_Required tasks_
A – According to the film review, what award did The White Balloon win at last year's Cannes Film Festival?
B – List every controversial issue that the film review says Panahi was forced to go underneath the script to examine.
C – Transcribe everything in the film review from "Jafar Panahi, who" down to "to her elders.".

_Text_
The White Balloon earned its Western kudos (including the Camera D'Or at last year's Cannes Film Festival) honestly. The film was written by Abbas Kiarostami (Through the Olive Trees), the veteran filmmaker who was arguably the first Iranian to win a worldwide following through the international festival circuit. His work, which flourished under the Shah's surprisingly permissive (but politically vigilant) reign, was deemed inappropriate during the Islamic Revolution instigated by the Ayatollah.

Jafar Panahi, who had collaborated on Kiarostami's Through the Olive Trees and was savvy enough to get his own short films produced under Khomeini's disapproving nose, had already been trained to employ symbolism as a means of portraying unflattering emotions. Like Kiarostami, who relied on abstract narrative and visual themes to deliver his social criticism, Panahi was forced to go underneath the script to examine controversial issues like gender inequality, family discord, and personal ambition. While oppression makes for a miserable everyday life, it often produces great art: The White Balloon crackles with a barely sublimated rebelliousness based on one girl's refusal to listen to her elders.

Initially, little Razieh seems like just another spoiled brat in the worst Western tradition. She is easily enchanted by an open window, a charming stranger, and especially a fat goldfish--although the courtyard of her home contains many of the latter. ("They're too skinny!" she insists about her homegrown fish.)

In the opening sequence, her caustic, black-clad mother (Fereshteh Sadr Orfani) searches for Razieh in a Teheran marketplace crowded by folks preparing for a national holiday. It's the Iranian New Year, or Naw-Ruz, which happens on the first day of spring.

The film frames its real-time action through a series of radio countdowns interspersed throughout the story.

_Data segment_
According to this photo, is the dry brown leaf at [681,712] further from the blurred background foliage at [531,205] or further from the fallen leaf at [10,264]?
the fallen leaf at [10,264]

_Answers_
A – The Camera D'Or.

B – Gender inequality, family discord, and personal ambition.

C –
Jafar Panahi, who had collaborated on Kiarostami's Through the Olive Trees and was savvy enough to get his own short films produced under Khomeini's disapproving nose, had already been trained to employ symbolism as a means of portraying unflattering emotions. Like Kiarostami, who relied on abstract narrative and visual themes to deliver his social criticism, Panahi was forced to go underneath the script to examine controversial issues like gender inequality, family discord, and personal ambition. While oppression makes for a miserable everyday life, it often produces great art: The White Balloon crackles with a barely sublimated rebelliousness based on one girl's refusal to listen to her elders.